"Kota adalah kumpulan rumah dan jalan. Tapi kenangan adalah kumpulan langkah dan nama."
Pagi itu, udara Bandung mulai hangat. Jam belum sepenuhnya menunjukkan pukul delapan ketika saya keluar dari Holiday Inn Pasteur, menapaki trotoar yang tidak teratur atau bahkan tidak ada. Suasana jalanan lumayan lengang, maklum di akhir pekan. Lalu lintas baru menggeliat, dan di sekitar lumayan banyak pedagang kaki lima. Ada bubur ayam, nasi kuning dan surabi.
Tak ada rencana besar pagi itu, hanya satu tujuan kecil yang tiba-tiba muncul di kepala: ziarah ke Pemakaman Kristen Pandu. Entah kenapa nama itu datang kembali ke ingatan---mungkin karena dulu, sekitar empat puluh tahun lalu, ketika saya masih tinggal di Sukagalih dan bekerja di Nurtanio, saya pernah melintasi kawasan ini.
Saat itu, hampir setiap hari saya berjalan kaki dari arah Sukagalih menuju jalan Pajajaran via Terusan Pasteur, menyusuri jalan kecil yang tembus ke makam Muslim Sirnaraga, lalu menyelinap lewat gang-gang, melewati wilayah Pandu yang senyap. Sebuah ritual diam-diam yang dulu tak saya pikirkan, kini tiba-tiba memanggil kembali.

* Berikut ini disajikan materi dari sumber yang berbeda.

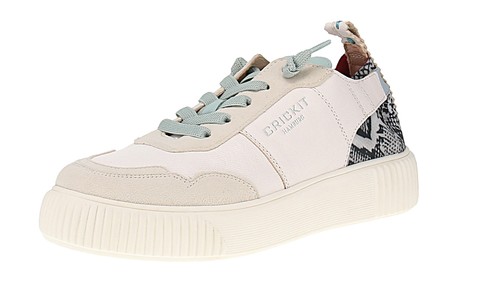 Crickit oakli sneaker da - crickit,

Dan saya pun melangkah pagi itu, menuju tempat yang dulu pernah saya lintasi begitu saja: Pandu.
Jalan Menuju Makam
Saya berjalan melewati jembatan penyeberangan yang sepi. Melewati deretan kantor travel dan toko oleh-oleh. Makanan khas Bandung. Saya kemudian belok ke sebuah gang kecil yang nyaris tak terlihat dari jalan utama. Gang itu sempit, dan di kanan-kirinya ada rumah-rumah padat yang berdiri berimpitan dengan tembok makam. Sebagian rumah bahkan dibangun di atas bagian makam lama, menyisakan nisan-nisan tua yang seperti menyembul dari tanah halaman.
Saya bahkan melihat seseorang tidur di atas lempengan marmer, mungkin karena semalam terlalu panas di dalam rumah. Aneh, tapi nyata.